Hi,ty for replies,instructions on refractometers said to calibrate with distilled water.is 1034 much too high? Shall I do water change using just rodi water to bring it down?
Post the instruction sheet and I'll show you why this is a bad idea.
Most of the refracs that most of us have are saltwater refracs, not seawater refracs. The relationship between salinity and refractive index is different for saltwater and seawater. If you calibrate a saltwater refrac with RODI and then try to measure 35ppt seawater you'll get something around 36.5 and it looks like it is too high.
The manufacturer tells you in the instruction sheet to use RODI because that's the best the manufacturer can recommend. The manufacturer does not know what you intend to measure with their instrument, so they give you the closest thing they can to a calibration. But in ALL cases it is sub-optimal. No matter what you use a refractometer for, you should always try to calibrate it as closely to the thing you want to measure as possible. This is the nature of single point calibrations.
A calibration does two things, it sets the zero point and it also tells you the slope of the response. It would be much easier to think about a bathroom scale. We all know how to set the scale to zero with nothing on it, and that sets the zero point. But the slope determines how much the scale moves for each pound you add. Imagine we had a scale where the dial only moved one half a pound for every pound you put on it. The reading would always be exactly half the real weight even though you have zero set at the right place.
To really use a scale, you'd have to calibrate at two weights. You use one to set the zero, and a second weight to make sure that the divisions on the scale are right. The second weight sets the slope of the response. It makes sure that for every pound you add you actually move the scale by one pound.
Unfortunately with a refractometer we only get one point to calibrate. We can't adjust the scale. So there's never any guarantee that for every 1ppt the salinity increases that the reading on the refractometer actually increases by 1ppt. In many cases it doesn't and that can lead you to a false reading if the only point you know to be accurate is the 0 mark.
So with single point calibration the best we can do is to set the thing to read right at one point. We can only guarantee one point to be accurate.

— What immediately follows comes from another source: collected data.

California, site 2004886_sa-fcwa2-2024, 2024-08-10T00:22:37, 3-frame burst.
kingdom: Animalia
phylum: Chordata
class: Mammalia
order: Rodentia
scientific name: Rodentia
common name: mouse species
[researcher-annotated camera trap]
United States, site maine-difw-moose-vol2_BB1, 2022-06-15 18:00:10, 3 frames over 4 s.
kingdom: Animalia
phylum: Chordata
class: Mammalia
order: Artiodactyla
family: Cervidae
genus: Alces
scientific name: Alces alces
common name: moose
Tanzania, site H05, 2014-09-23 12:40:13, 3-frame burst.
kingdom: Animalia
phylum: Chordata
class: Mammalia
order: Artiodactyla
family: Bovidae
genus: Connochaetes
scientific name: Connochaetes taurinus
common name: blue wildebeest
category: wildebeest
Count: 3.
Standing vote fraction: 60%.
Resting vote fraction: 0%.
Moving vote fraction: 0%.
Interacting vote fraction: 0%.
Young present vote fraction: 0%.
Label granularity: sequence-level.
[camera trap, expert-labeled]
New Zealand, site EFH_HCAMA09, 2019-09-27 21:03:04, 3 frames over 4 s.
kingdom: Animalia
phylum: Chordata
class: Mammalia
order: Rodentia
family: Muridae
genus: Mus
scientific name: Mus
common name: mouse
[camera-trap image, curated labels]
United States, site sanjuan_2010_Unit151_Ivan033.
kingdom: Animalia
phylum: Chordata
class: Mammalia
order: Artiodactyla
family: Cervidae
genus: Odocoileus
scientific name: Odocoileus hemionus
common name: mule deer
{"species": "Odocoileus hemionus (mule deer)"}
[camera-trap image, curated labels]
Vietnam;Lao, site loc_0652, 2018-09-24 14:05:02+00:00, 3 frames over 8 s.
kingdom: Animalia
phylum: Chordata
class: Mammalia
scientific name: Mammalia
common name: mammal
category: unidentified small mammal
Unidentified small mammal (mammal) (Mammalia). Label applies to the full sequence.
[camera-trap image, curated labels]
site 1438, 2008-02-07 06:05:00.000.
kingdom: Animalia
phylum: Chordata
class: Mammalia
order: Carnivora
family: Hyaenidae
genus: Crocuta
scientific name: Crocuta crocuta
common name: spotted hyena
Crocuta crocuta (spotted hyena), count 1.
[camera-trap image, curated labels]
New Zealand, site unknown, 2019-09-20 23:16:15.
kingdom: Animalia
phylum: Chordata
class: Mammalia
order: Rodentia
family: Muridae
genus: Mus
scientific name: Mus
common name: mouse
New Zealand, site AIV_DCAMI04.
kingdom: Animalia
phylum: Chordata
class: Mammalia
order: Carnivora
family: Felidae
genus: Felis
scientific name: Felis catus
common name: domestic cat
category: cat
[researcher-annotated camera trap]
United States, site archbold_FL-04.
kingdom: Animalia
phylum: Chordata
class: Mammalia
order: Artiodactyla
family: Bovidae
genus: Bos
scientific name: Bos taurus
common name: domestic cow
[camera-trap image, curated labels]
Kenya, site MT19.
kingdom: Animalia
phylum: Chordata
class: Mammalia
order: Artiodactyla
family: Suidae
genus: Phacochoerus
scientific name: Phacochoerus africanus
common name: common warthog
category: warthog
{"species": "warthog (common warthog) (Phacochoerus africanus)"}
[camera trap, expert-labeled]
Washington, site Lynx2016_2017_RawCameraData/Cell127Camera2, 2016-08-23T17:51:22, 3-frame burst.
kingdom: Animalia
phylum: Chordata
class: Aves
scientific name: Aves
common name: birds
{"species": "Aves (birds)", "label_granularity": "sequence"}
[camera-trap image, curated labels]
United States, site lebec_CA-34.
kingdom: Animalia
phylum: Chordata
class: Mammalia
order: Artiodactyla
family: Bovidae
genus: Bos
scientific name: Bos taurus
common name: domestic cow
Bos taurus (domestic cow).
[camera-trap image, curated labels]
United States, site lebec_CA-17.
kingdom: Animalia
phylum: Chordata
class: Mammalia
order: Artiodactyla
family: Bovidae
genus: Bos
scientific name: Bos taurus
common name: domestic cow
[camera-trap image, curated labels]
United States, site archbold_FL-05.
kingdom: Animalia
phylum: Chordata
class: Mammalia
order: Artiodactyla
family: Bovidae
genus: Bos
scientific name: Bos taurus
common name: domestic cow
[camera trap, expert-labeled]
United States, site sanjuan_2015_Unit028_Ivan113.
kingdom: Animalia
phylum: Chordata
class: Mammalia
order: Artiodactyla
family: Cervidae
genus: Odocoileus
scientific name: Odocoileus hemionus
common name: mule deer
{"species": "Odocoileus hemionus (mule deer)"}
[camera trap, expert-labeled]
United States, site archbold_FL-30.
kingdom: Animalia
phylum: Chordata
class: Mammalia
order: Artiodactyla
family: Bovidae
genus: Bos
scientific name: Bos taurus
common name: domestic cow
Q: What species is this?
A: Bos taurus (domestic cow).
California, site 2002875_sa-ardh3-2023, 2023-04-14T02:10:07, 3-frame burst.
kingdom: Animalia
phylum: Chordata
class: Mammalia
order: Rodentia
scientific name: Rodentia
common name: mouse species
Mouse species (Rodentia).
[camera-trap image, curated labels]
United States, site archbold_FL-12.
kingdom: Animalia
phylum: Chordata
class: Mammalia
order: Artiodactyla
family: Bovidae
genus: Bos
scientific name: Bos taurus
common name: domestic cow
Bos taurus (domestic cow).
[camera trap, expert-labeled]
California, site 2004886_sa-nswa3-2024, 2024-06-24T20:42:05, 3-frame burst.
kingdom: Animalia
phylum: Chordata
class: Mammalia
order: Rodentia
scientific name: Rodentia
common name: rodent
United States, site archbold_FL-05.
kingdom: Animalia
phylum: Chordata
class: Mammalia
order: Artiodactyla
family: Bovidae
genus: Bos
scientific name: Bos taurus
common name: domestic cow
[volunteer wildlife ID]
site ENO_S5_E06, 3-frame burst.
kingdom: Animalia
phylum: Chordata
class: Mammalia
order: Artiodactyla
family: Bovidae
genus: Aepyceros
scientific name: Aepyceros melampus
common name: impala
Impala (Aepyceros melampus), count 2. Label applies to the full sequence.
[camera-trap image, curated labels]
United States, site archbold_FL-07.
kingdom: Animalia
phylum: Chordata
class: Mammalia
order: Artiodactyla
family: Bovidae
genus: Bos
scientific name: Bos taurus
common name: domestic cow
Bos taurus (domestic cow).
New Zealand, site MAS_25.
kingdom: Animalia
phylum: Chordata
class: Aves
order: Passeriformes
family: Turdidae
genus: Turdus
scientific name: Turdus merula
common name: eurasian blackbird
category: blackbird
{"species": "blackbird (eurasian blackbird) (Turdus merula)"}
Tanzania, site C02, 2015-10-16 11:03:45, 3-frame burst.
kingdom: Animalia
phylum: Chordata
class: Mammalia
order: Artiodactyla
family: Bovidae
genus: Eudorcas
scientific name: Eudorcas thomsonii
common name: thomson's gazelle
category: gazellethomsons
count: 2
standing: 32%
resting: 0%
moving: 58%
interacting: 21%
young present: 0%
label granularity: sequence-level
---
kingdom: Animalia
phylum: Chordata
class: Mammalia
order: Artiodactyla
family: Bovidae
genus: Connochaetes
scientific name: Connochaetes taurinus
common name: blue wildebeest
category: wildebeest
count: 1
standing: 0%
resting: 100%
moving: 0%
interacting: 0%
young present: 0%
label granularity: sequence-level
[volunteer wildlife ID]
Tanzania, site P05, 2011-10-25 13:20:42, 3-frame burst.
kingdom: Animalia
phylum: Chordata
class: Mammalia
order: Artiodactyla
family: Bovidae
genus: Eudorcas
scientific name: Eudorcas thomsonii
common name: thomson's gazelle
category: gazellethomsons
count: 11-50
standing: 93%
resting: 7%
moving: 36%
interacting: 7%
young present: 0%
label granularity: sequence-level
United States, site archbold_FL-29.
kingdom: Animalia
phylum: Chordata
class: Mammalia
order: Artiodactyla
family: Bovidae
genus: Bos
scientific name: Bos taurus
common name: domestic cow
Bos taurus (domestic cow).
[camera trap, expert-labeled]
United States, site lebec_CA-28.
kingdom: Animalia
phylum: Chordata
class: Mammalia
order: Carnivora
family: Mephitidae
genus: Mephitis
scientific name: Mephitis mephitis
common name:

Would you rather know that the 0 mark is accurate and 35ppt may be off? Or would you rather know that 35ppt was accurate and 0 might be a little off?
Now if the manufacturer knew you were going to measure seawater with this instrument, they would recommend you to calibrate it to something close to seawater. But lots of people buy refractometers for lots of different purposes from salt brine to beer. The manufacturer doesn't know which one of these uses you are going for, so they just say to zero it with water because that is as good as any other point they tell you to calibrate to if it isn't the point you're measuring to and because RO water is easy to come by while a calibrant may not be.